Problème posé ▸ Selon l'extrait du document, dans quelle ville Roger dut-il finalement retourner ?
----- Extrait du document
C’était une dure chose pour lui que de quitter ainsi la terre promise de ses illusions. Pauvre poète ! de tous ses rêves, il ne lui restait plus que le regret de s’éloigner du cimetière Saint-Innocent, d’où depuis long-temps il avoit eslu sa sépulture. » Triste et charmante pensée qui nous montre ce qu’étaient devenues toutes ces promesses de gloire et de fortune ! Elles avaient été choisir la tombe de leur poète : c’était la seule et suprême joie qu’elles lui eussent jamais donnée. Pourtant Roger espère encore. Comme le font toutes les candides et malencontreuses natures, il espère en l’amitié, il attend quelque noble cœur. Il resterait bien volontiers dans la patrie des poètes heureux, s’il trouvait, comme il le dit ingénument, quelque bon seigneur qui payât sa nourriture et sa vesture ; mais il fut encore trompé, et il lui fallut retourner à Auxerre.
----------
----- Données enregistrées
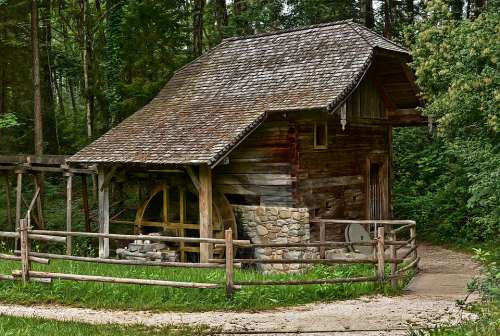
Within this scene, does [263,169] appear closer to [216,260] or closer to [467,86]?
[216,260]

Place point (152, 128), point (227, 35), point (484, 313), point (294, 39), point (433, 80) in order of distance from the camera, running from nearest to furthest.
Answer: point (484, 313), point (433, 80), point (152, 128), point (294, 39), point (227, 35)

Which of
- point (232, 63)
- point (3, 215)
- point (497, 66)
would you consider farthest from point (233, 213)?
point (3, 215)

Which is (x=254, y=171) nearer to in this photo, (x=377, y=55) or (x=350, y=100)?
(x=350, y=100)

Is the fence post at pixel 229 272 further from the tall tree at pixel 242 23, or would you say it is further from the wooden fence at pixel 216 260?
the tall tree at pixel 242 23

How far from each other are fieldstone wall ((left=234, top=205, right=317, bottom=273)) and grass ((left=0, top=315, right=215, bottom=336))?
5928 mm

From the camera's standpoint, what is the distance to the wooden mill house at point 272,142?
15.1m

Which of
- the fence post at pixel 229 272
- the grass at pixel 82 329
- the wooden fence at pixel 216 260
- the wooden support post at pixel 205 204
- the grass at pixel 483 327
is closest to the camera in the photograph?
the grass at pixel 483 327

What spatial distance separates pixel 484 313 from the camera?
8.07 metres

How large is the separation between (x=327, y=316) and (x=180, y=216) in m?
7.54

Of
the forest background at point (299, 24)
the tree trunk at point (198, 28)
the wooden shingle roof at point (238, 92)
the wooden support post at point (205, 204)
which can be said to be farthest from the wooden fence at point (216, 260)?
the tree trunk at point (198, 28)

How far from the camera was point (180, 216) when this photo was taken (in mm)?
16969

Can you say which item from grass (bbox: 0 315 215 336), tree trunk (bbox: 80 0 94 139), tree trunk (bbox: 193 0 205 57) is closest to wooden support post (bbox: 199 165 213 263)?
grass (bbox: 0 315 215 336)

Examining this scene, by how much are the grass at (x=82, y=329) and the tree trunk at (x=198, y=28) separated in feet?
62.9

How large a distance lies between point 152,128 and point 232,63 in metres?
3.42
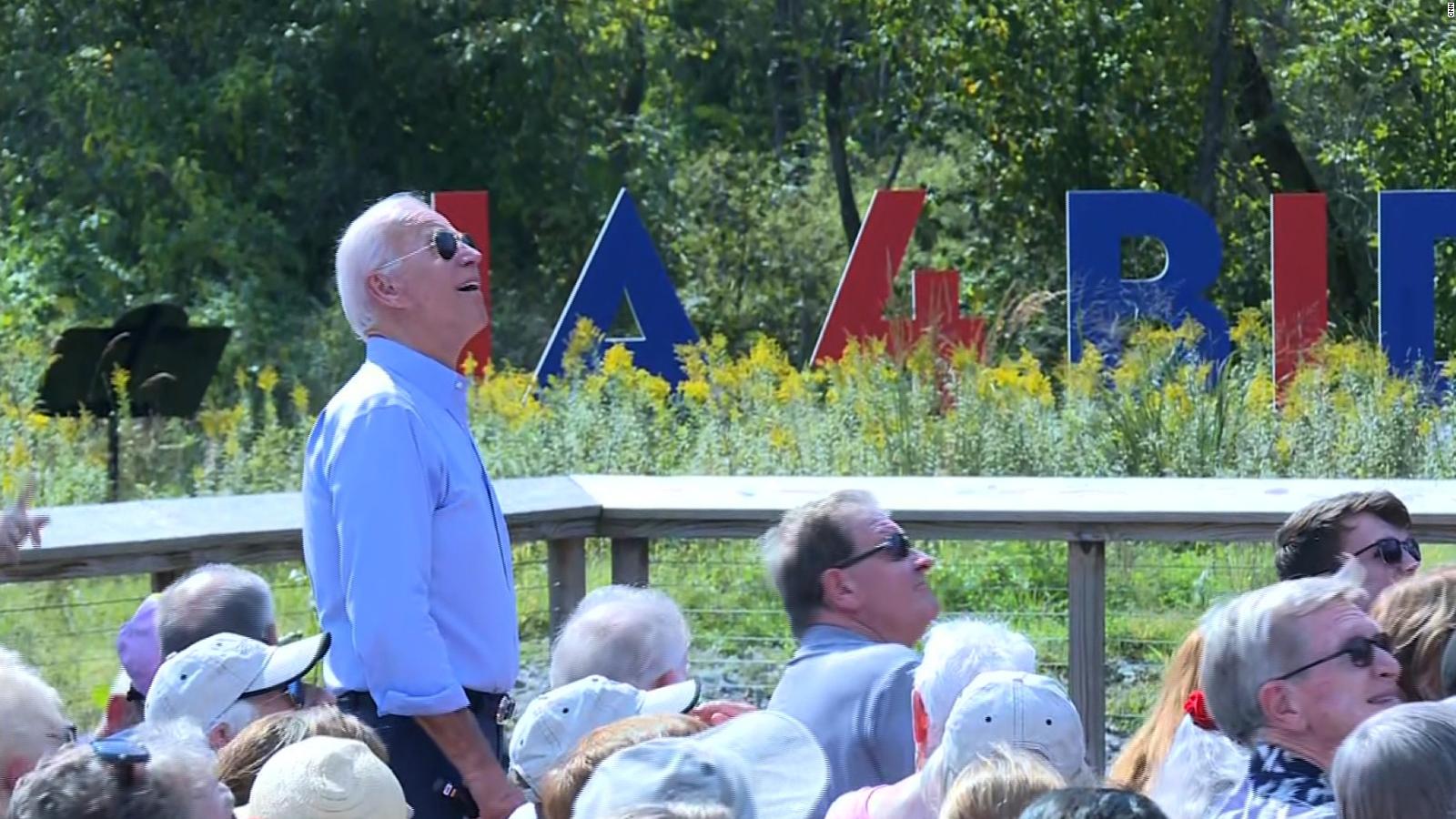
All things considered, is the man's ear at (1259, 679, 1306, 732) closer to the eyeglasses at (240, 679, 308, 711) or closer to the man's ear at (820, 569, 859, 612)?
----------
Problème résolu ▸ À Auxerre.